Keep the wording of the records intact as you retype them, and omit every image.

### Data listing:

-- Opening Marker --

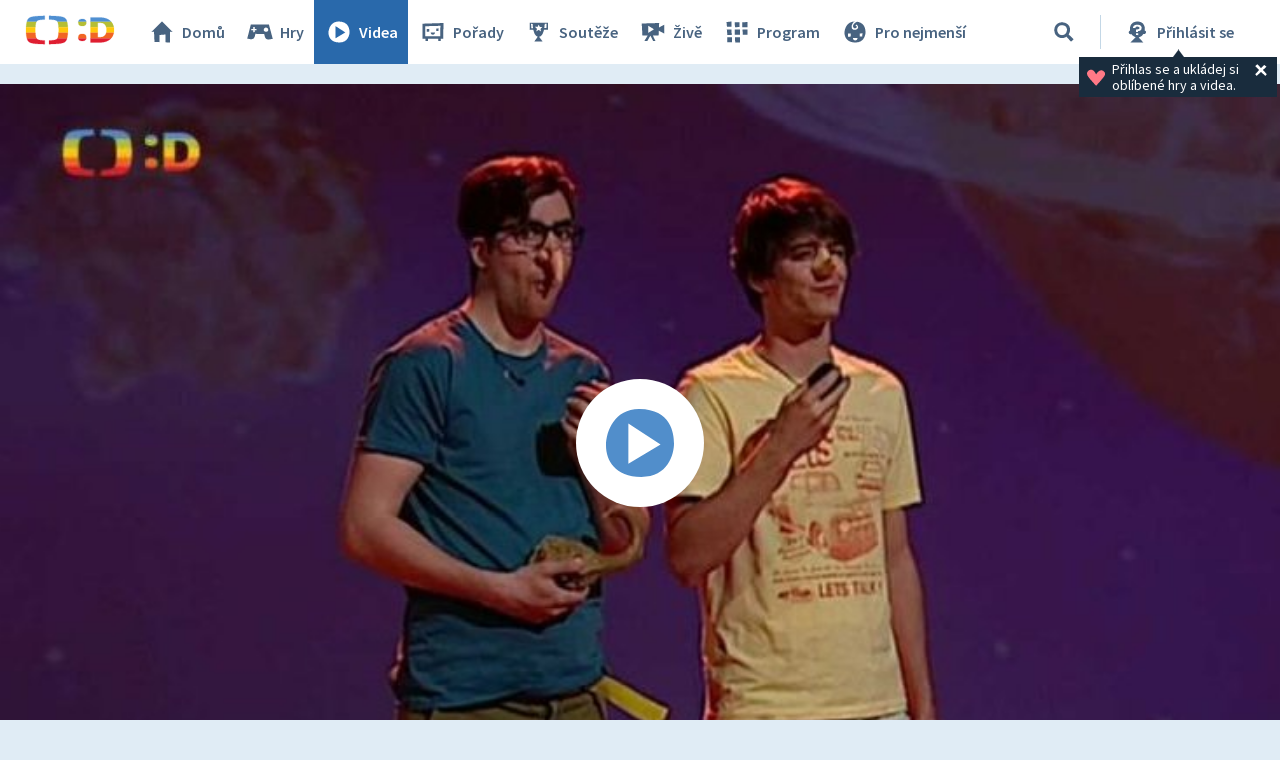

--- FILE ---
content_type: text/plain; charset=utf-8
request_url: https://events.getsitectrl.com/api/v1/events
body_size: 558
content:
{"id":"66f3cb267190060f","user_id":"66f3cb2671a5c0f4","time":1768707365318,"token":"1768707365.2246265bba1188c1108e3ac15bcdb092.f46d752aef12684fcc3767762f90533c","geo":{"ip":"18.222.176.62","geopath":"147015:147763:220321:","geoname_id":4509177,"longitude":-83.0061,"latitude":39.9625,"postal_code":"43215","city":"Columbus","region":"Ohio","state_code":"OH","country":"United States","country_code":"US","timezone":"America/New_York"},"ua":{"platform":"Desktop","os":"Mac OS","os_family":"Mac OS X","os_version":"10.15.7","browser":"Other","browser_family":"ClaudeBot","browser_version":"1.0","device":"Spider","device_brand":"Spider","device_model":"Desktop"},"utm":{}}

-- Closing Marker --

### Task answer:
--- FILE ---
content_type: text/plain; charset=utf-8
request_url: https://events.getsitectrl.com/api/v1/events
body_size: 558
content:
{"id":"66f3cb267190060f","user_id":"66f3cb2671a5c0f4","time":1768707365318,"token":"1768707365.2246265bba1188c1108e3ac15bcdb092.f46d752aef12684fcc3767762f90533c","geo":{"ip":"18.222.176.62","geopath":"147015:147763:220321:","geoname_id":4509177,"longitude":-83.0061,"latitude":39.9625,"postal_code":"43215","city":"Columbus","region":"Ohio","state_code":"OH","country":"United States","country_code":"US","timezone":"America/New_York"},"ua":{"platform":"Desktop","os":"Mac OS","os_family":"Mac OS X","os_version":"10.15.7","browser":"Other","browser_family":"ClaudeBot","browser_version":"1.0","device":"Spider","device_brand":"Spider","device_model":"Desktop"},"utm":{}}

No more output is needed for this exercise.